The financial impact to us at this point is not significant. What's great about our 2 in-demand subscription services and what's so much different from our competitors is our business model is not entirely based on streaming service. This is an add-on, again, to meet the needs of our consumers. So we don't, we're seeing the detailed subscription numbers. And I'm going to say, we're not going to be the same thing financially and the financial back is not material, but we feel great about the service. In terms of ourselves and the industry. I really can't comment about the rest of the industry and their overall performance. What I can say is that I do think everything we're going to build out a multi-platform, we say those words all the time and you guys may get maybe not sick of hearing them, but say, okay.

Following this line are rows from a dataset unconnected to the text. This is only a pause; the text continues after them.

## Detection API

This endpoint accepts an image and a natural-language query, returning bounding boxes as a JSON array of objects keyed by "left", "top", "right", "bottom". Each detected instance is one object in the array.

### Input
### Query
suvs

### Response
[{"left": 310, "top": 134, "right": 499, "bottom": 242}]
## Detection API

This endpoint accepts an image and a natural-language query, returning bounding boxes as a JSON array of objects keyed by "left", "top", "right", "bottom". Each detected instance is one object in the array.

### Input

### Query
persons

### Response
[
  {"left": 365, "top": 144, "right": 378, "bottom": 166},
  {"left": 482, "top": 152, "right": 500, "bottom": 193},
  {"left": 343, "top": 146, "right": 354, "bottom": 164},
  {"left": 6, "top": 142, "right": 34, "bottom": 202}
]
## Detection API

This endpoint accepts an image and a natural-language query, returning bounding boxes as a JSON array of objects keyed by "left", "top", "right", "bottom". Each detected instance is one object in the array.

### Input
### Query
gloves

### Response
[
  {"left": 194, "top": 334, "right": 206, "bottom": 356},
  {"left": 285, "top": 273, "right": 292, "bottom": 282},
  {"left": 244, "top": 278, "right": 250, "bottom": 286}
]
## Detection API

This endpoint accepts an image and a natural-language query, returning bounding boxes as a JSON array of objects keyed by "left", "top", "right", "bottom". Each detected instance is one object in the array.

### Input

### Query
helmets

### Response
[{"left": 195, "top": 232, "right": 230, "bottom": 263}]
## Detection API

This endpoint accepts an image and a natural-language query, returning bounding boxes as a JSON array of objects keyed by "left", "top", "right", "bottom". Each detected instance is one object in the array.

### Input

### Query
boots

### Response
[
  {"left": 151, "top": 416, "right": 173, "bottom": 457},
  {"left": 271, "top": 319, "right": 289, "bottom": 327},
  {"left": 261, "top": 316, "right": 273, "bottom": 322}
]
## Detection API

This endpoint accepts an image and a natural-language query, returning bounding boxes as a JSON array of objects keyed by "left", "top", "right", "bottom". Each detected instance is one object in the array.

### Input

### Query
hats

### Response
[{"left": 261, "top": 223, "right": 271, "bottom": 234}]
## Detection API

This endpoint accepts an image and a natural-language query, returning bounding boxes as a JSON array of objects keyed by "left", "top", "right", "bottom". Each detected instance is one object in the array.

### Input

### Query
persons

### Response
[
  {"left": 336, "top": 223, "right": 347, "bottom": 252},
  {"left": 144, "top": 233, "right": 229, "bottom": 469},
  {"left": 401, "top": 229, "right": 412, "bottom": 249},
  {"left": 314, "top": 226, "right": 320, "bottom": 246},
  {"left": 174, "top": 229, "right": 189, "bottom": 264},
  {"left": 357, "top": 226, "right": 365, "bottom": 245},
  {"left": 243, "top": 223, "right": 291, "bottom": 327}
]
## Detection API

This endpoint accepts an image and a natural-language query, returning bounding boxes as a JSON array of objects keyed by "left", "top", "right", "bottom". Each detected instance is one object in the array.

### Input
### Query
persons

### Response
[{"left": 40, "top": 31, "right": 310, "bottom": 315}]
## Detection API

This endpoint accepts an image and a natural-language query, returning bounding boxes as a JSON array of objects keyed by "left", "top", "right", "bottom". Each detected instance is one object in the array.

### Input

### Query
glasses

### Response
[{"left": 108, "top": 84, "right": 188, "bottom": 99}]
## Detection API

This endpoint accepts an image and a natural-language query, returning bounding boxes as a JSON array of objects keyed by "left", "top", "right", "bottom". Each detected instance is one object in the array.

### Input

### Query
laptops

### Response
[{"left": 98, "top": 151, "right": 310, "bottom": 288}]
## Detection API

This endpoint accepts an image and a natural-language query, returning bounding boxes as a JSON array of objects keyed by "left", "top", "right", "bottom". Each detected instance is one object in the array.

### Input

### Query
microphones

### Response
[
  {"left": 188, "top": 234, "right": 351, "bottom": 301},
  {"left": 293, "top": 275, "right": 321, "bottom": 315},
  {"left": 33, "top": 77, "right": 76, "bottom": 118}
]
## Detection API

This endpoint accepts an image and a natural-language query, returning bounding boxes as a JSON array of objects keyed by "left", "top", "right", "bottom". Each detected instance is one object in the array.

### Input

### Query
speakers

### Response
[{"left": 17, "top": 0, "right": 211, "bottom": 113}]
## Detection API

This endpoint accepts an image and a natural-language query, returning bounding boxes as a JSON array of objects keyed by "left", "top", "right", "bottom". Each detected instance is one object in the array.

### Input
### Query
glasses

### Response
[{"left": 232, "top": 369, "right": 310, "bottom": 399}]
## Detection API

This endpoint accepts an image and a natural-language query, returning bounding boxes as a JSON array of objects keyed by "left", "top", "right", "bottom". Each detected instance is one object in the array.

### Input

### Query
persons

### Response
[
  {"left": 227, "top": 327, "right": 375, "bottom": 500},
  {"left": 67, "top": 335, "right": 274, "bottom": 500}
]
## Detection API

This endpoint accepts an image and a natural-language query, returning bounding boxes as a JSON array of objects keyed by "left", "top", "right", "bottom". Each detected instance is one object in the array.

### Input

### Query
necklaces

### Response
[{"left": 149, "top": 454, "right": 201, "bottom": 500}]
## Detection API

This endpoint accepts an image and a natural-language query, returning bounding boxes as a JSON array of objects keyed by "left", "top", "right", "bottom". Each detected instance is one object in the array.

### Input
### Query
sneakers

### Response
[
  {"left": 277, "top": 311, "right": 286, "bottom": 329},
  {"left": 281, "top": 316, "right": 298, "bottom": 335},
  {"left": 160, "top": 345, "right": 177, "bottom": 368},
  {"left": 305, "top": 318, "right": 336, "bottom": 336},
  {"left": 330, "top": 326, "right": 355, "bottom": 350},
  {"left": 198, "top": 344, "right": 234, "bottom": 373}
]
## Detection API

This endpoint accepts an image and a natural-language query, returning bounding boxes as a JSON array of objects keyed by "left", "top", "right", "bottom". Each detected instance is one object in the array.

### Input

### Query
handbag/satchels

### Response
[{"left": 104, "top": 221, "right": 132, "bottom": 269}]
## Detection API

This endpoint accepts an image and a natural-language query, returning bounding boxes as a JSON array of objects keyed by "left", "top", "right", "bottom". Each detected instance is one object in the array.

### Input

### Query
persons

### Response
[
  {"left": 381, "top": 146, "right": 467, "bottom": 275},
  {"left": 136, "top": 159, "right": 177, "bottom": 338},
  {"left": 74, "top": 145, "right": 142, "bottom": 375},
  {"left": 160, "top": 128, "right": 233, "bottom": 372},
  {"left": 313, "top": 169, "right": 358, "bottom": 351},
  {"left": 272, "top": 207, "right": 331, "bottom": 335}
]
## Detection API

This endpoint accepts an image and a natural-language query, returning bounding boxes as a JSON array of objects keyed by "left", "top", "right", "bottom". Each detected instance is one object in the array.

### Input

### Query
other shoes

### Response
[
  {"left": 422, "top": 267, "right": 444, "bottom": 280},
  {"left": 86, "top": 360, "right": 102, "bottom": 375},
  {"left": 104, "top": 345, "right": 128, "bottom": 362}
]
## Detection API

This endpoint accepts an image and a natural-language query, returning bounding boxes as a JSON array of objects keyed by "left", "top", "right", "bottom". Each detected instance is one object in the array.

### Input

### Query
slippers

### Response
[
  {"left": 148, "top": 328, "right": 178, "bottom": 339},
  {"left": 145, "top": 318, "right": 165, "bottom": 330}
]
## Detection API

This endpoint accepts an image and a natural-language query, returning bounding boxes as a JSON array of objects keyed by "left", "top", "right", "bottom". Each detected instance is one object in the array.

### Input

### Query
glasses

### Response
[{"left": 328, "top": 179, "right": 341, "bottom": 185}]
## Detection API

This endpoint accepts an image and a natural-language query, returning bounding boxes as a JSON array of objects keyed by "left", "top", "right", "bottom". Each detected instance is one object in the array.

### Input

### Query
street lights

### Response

Here he goes again, talking about multi-platform 21st century media entertainment company. But again, that's what we're doing, just constantly expand our offerings. And yes, I think, I'm not going to predict what advertising revenue is going to be, but I think we are still wildly under-monetized. Our ROI, as measured by Nielsen, is 6:1. So our advertisers continue to get great value. And if you look at where our growth is coming from, and again, it's outlined in the 10-Q, as of today, it's from the national platform. So we're getting lots of big, blue-chip advertisers in lots of different categories and continuing to drive our local business. So I think we have every reason to be optimistic because of the value proposition that we deliver to advertisers and the way we meet the needs of our consumers, our listeners.

Eileen Mclaughlin

All right. Thank you, everybody for participating in the call today. We really appreciate it. And as in the past, Brian and I will be available to take any calls today and tomorrow. Thank you.


Thank you. Ladies and gentlemen, that does conclude our conference for today. Thank you for your participation and for using AT&T Executive Teleconference. You may now disconnect.